Zimmer also spoke about his decision to include the work of Smiths' guitarist Johnny Marr, an unusual decision for Zimmer because, he said, "the worst thing in film music [is] electric guitars and orchestra. It's absolutely awful." But, having heard the guitarist in his head for days, he called Nolan and pitched the idea as not electric guitars with an orchestra, but Marr specifically, which Nolan liked, and Marr's contribution ended up being an indelible part of the film.
Interstellar
Another collaboration with Christopher Nolan, 2014's Interstellar, was marked by their unusual style of working together. Just like the score for Inception was marked by a conversation the two had on a beach, Interstellar's score began with a typewritten letter to Zimmer that Nolan wrote, explaining the film's ideas in a very personal way.
"The film is about the relationship between a father and his daughter, and he was writing to me about my relationship with my son," Zimmer reflected. Being a self-taught musician, with no formal training, Zimmer said that everything he writes comes from a personal place, "and Chris knows this, and he is very crafty and taps into that."

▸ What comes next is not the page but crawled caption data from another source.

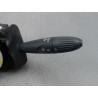 BLOC COMMODOS FORD KA II 2008-...
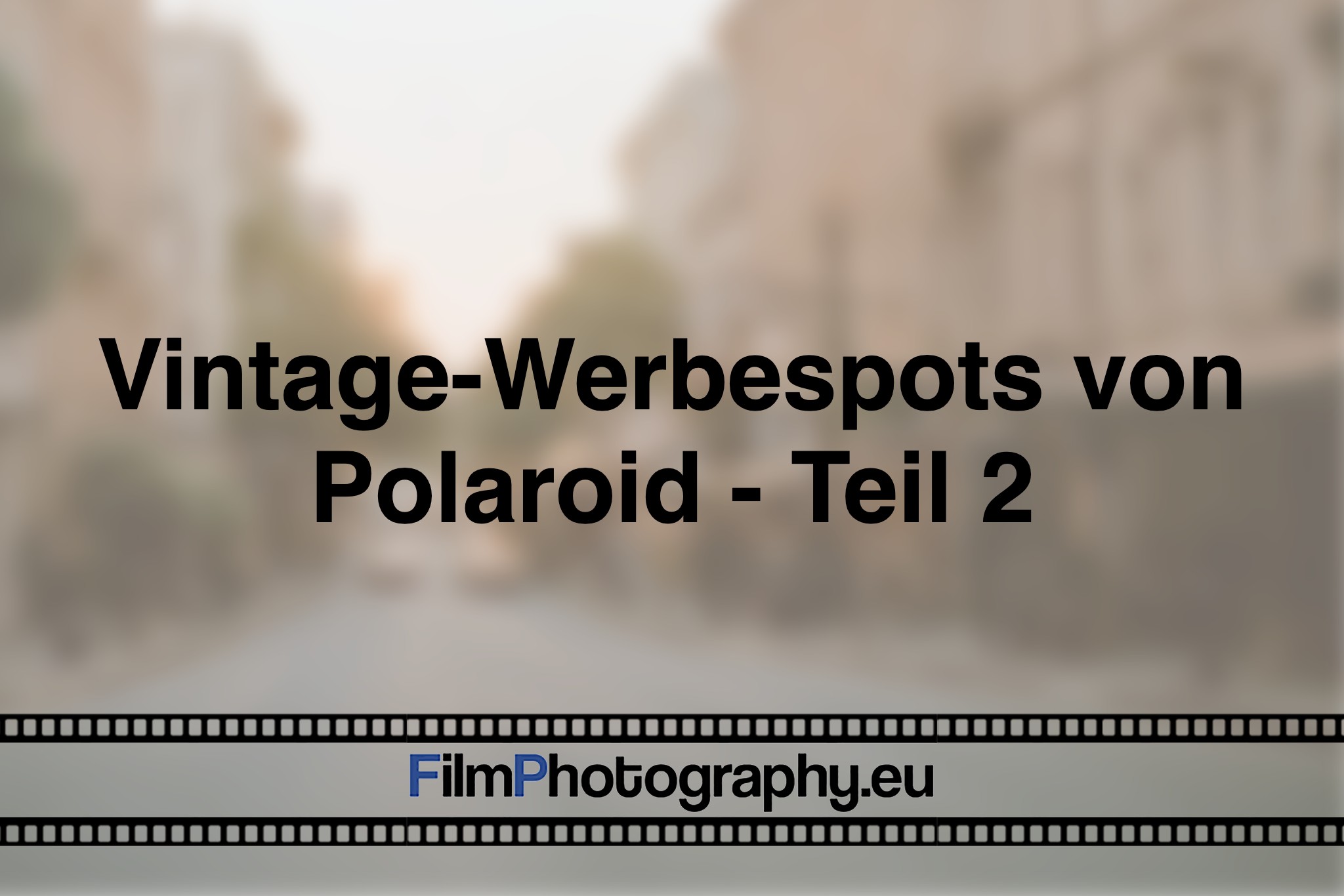 vintage-werbespots-von-polaroid-teil-2-photo-bnv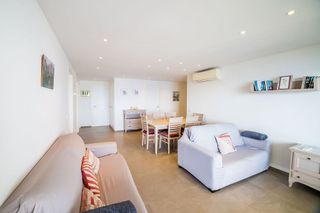 Piso en venta en Cavall Bernat - Cala Rovira en Castell-Platja d´Aro
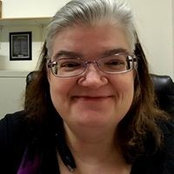 Tamra Mapes's photo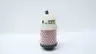 WILKERSON XMC-04-000 SILENCER/MIST ELIMINATOR 1/2IN NPT 53SCFM 12.6PSI thumbnail 2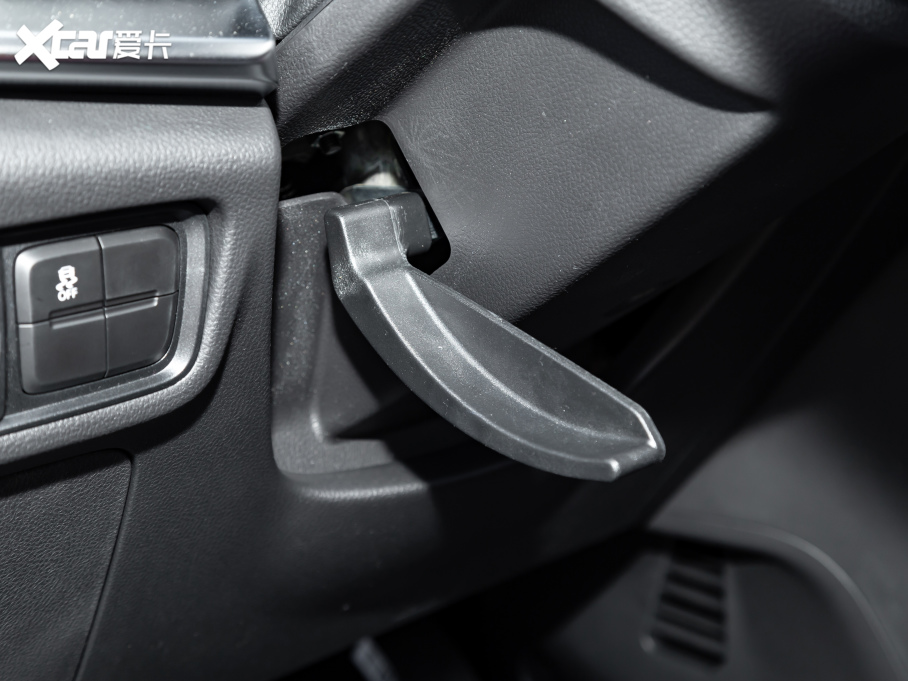 2021˼X8 300T DCTI 5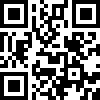 https://ur.hawzahnews.com/xdg7H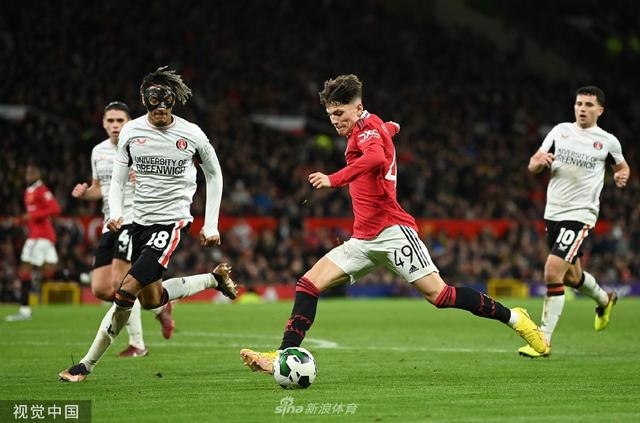 捷报比分-足球即时比分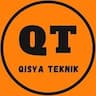 Qisya Teknik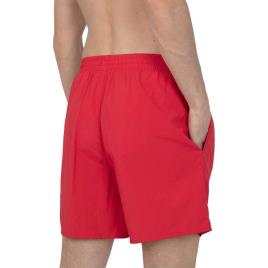 Speedo Calções De Banho Essentials 16´´ 2XL Fed Red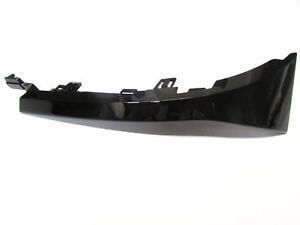 LR038608 - ARKA SPOİLER BAKALİT SAĞ(3.0L V6) - Land Rover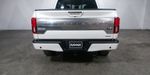 Ford Lobo 3.5 LOBO ECOBOOST PLATINUM CREW CAB 4WD Pickup 2018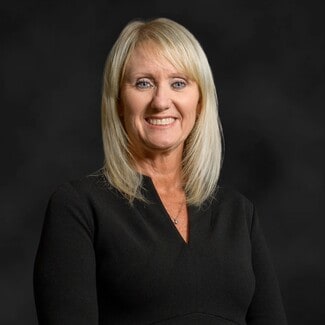 Shelley Green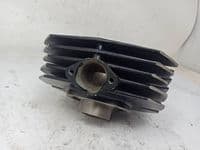Cilindro Derbi Rd 75 - Tienda recambios moto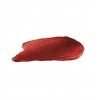 20 de Lava Caliente - MATE-Metálico - labial Rojo Gemey Maybelline Color Sensacional Gemey Maybelline 10,90 €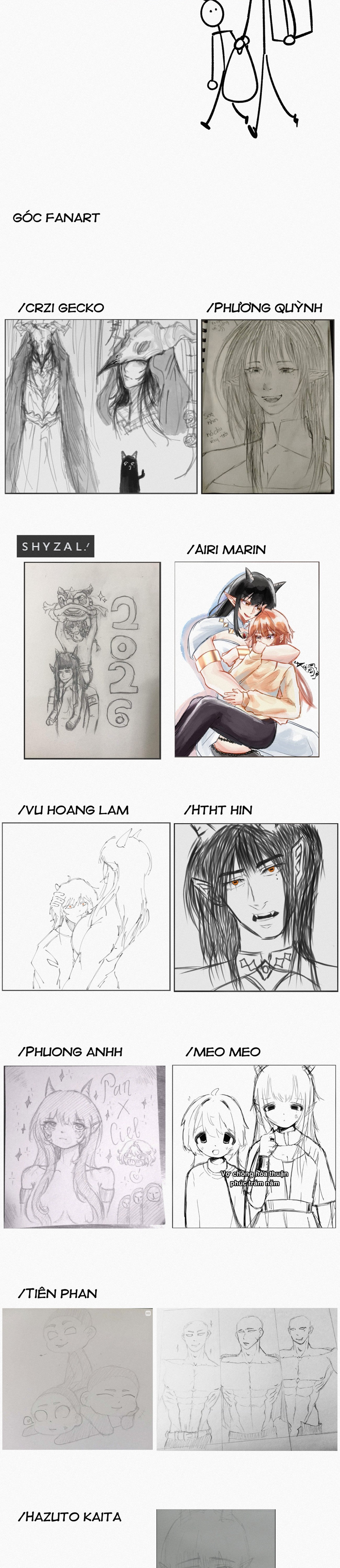 đọc truyện Ma Vương Thật Khó Chiều Chương 7 ảnh 22 tại Thiên Thai Truyện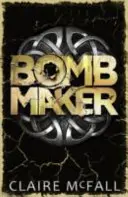 Bombmaker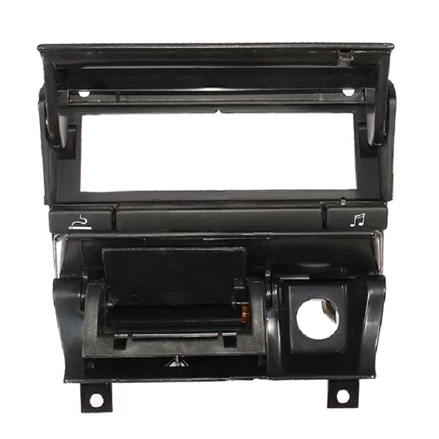 طرح توجیهی جاسیگاری و جا رادیو پژو 405 و پژو RD فایل PDF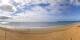La Baule-Escoublac Fr. 18.9.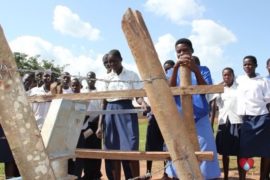 water wells africa uganda lira drop in the bucket father aloysious secondary school-06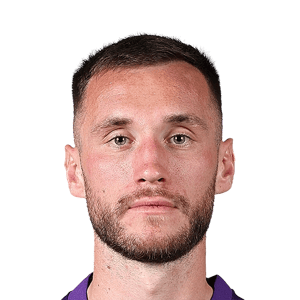 Aleksandar Šušnjar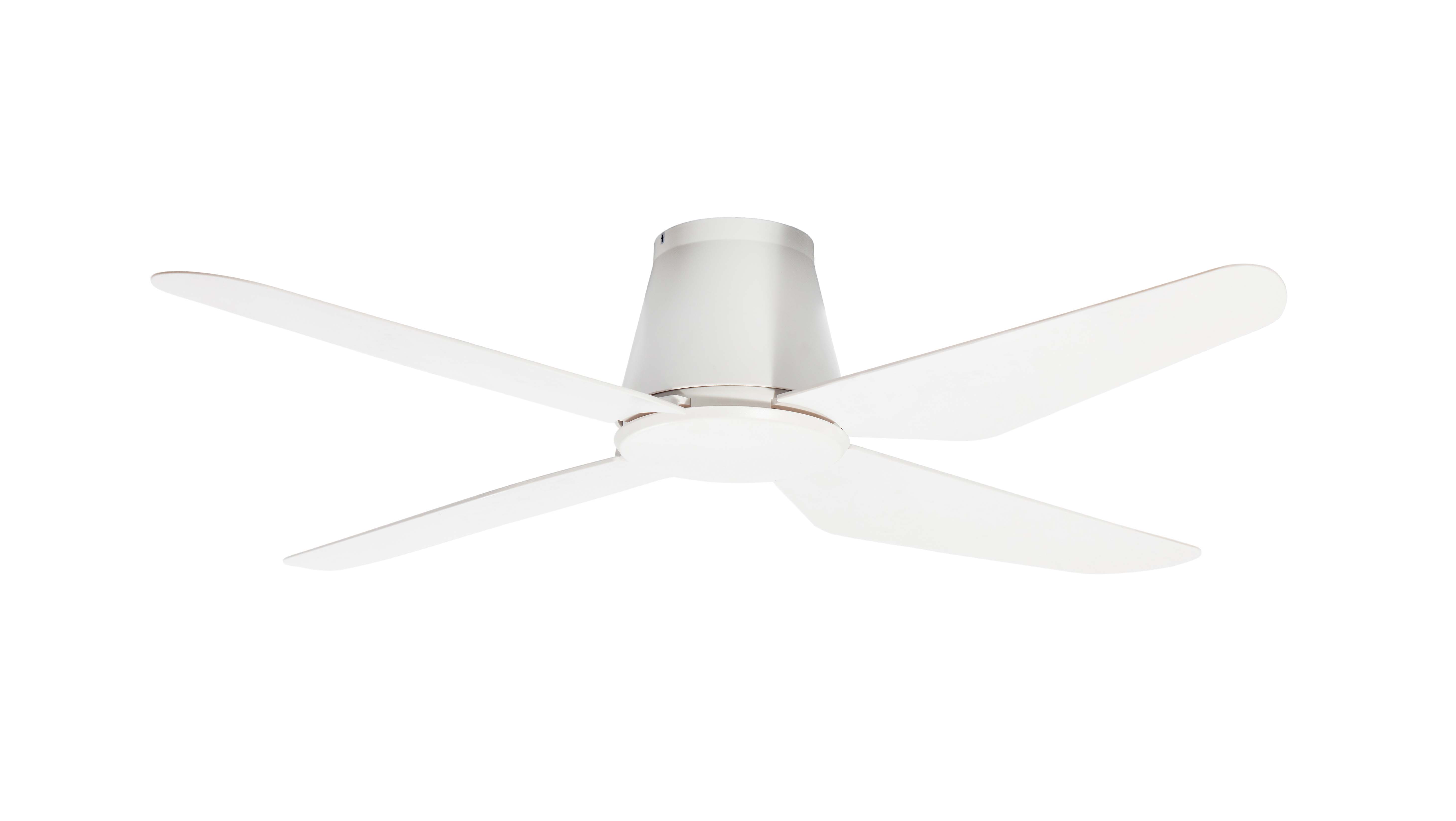 Lucci Aria Review Ceiling fan CHOICE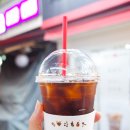매머드익스프레스건대 이미지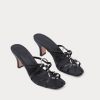Mixandmatchmaster.shopd3ee0989de 2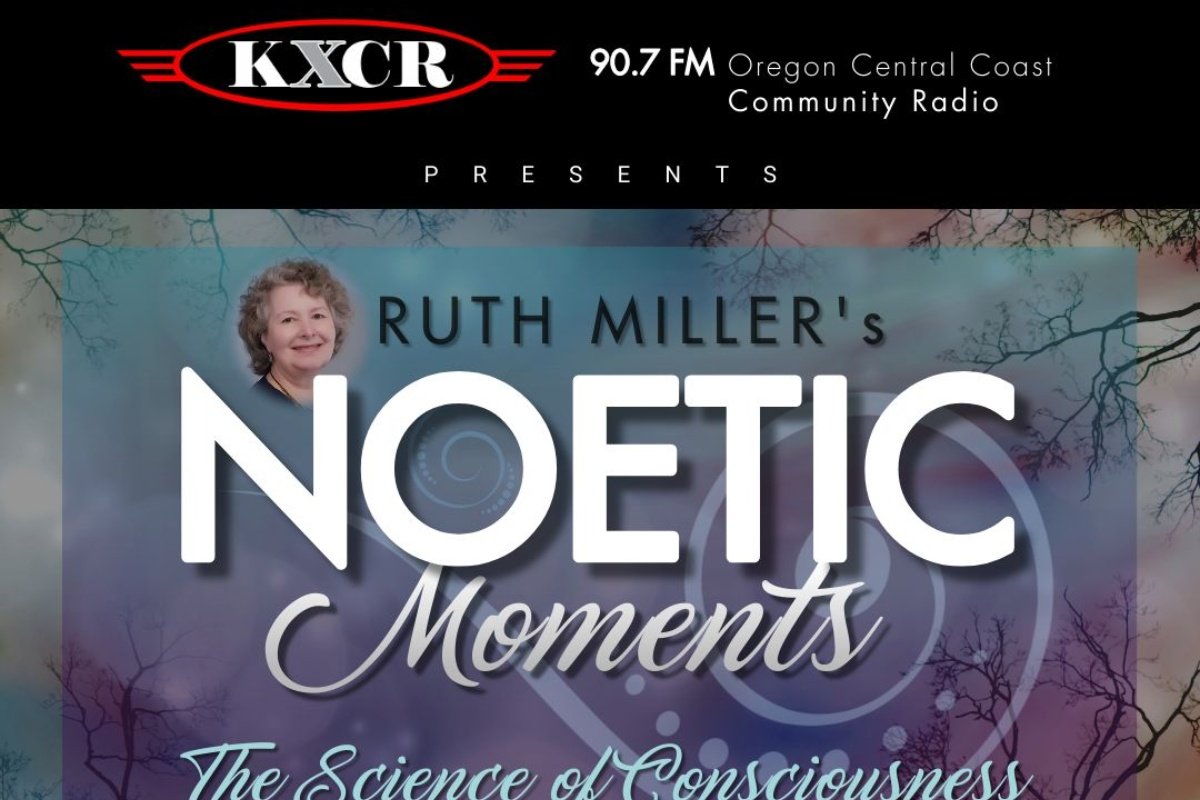 Ruth L. Miller- Building Stronger Organizations | Gaia Living Systems Institute | CIO Women Magazine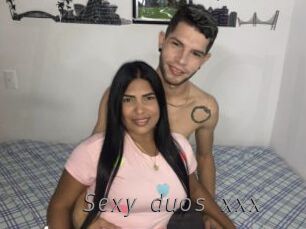 Sexy_duos_xxx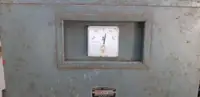 ପାଇଲଟ୍ ବୋଟ୍ ବିକ୍ରୟ ପାଇଁ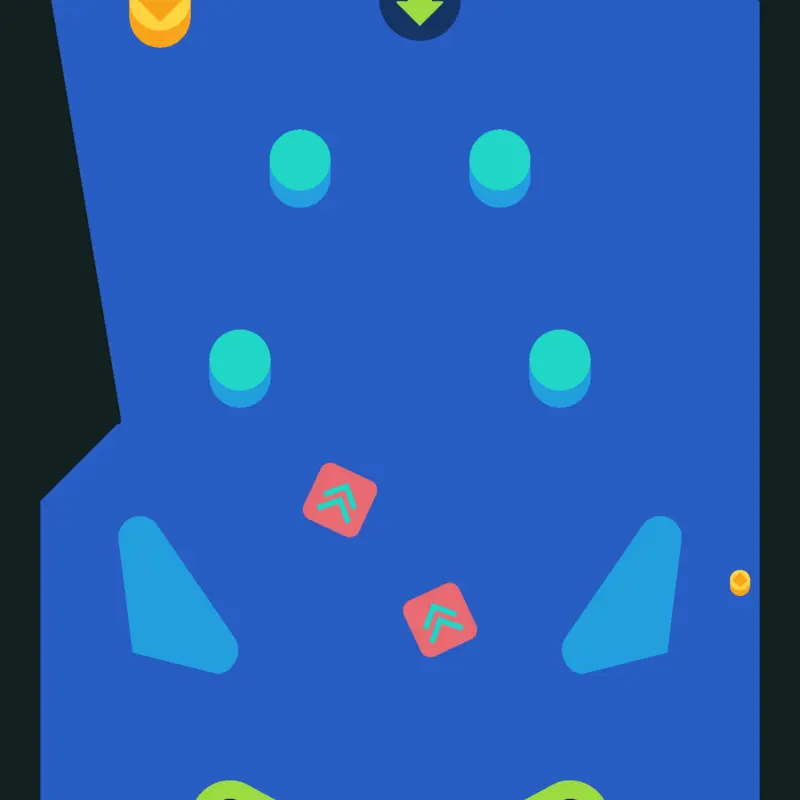 Game by @macantuyul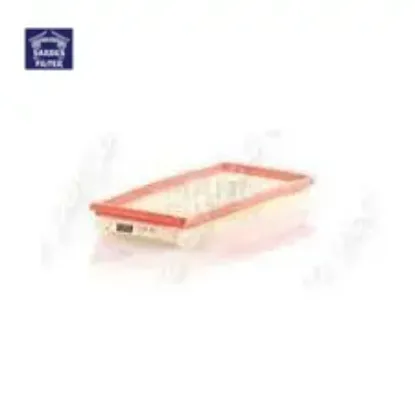 Hava filtresi 500 0.9 09 panda 0.9 12 sardes 51881024 resmi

Regarding the score's use of the pipe organ, Zimmer told of how, during their initial work on the film, the two sat down and discussed, following their work together on Inception and The Dark Knight trilogy, "what [we] hadn't done." Nolan suggested the instrument, which led to an associative connection for Zimmer between the shape of the pipes and "the rockets themselves, which I thought was incredibly appropriate." He said he worried a little about the connotation of an organ with bad horror films, but felt it would be an "interesting challenge" to use the instrument and see if they could, in his words, "sort of increase the vocabulary a little bit."
"I have no technique and I have no formal education, so the only thing I know how to write about is something that's inside of me."
As with the previous collaborations, the music was written apart from the film and then "crafted to fit the film," because Nolan doesn't work in the traditional way of cutting a film to music. "You don't want be to be tied to the mechanics of things, and you don't want your imagination to be tied down either." He spoke of his relationship with editor Lee Smith, with whom he had worked with on all of Nolan's films, and who had a background in sound. "It's not just that we discuss music, but he has a rhythm...there's a musical form of editing."
Zimmer said that the music in the clip was written as an independent piece and that he wasn't entirely sure it would work until Smith laid it on top of the picture, and "it just did everything it was supposed to do. It never changed." Pearson revealed that the film's live performance, at the Royal Albert Hall, had been one of the "loudest things that ever happened in that room, and that includes Led Zeppelin in 1970."
Hans Zimmer's career has been marked by an unorthodox approach to music and film scoring and part of this lies, he thinks, in his lack of formal training. "I have no technique and I have no formal education, so the only thing I know how to write about is something that's inside of me."
Another recurring theme in his career is one of collaboration, both with filmmakers as well as individual musicians. "It's individuals that make up that section, and you want to go and pick your individual players because they literally bring something to the party. They are our collaborators, they are our family, it's why we're loyal to them, because they've been loyal to us."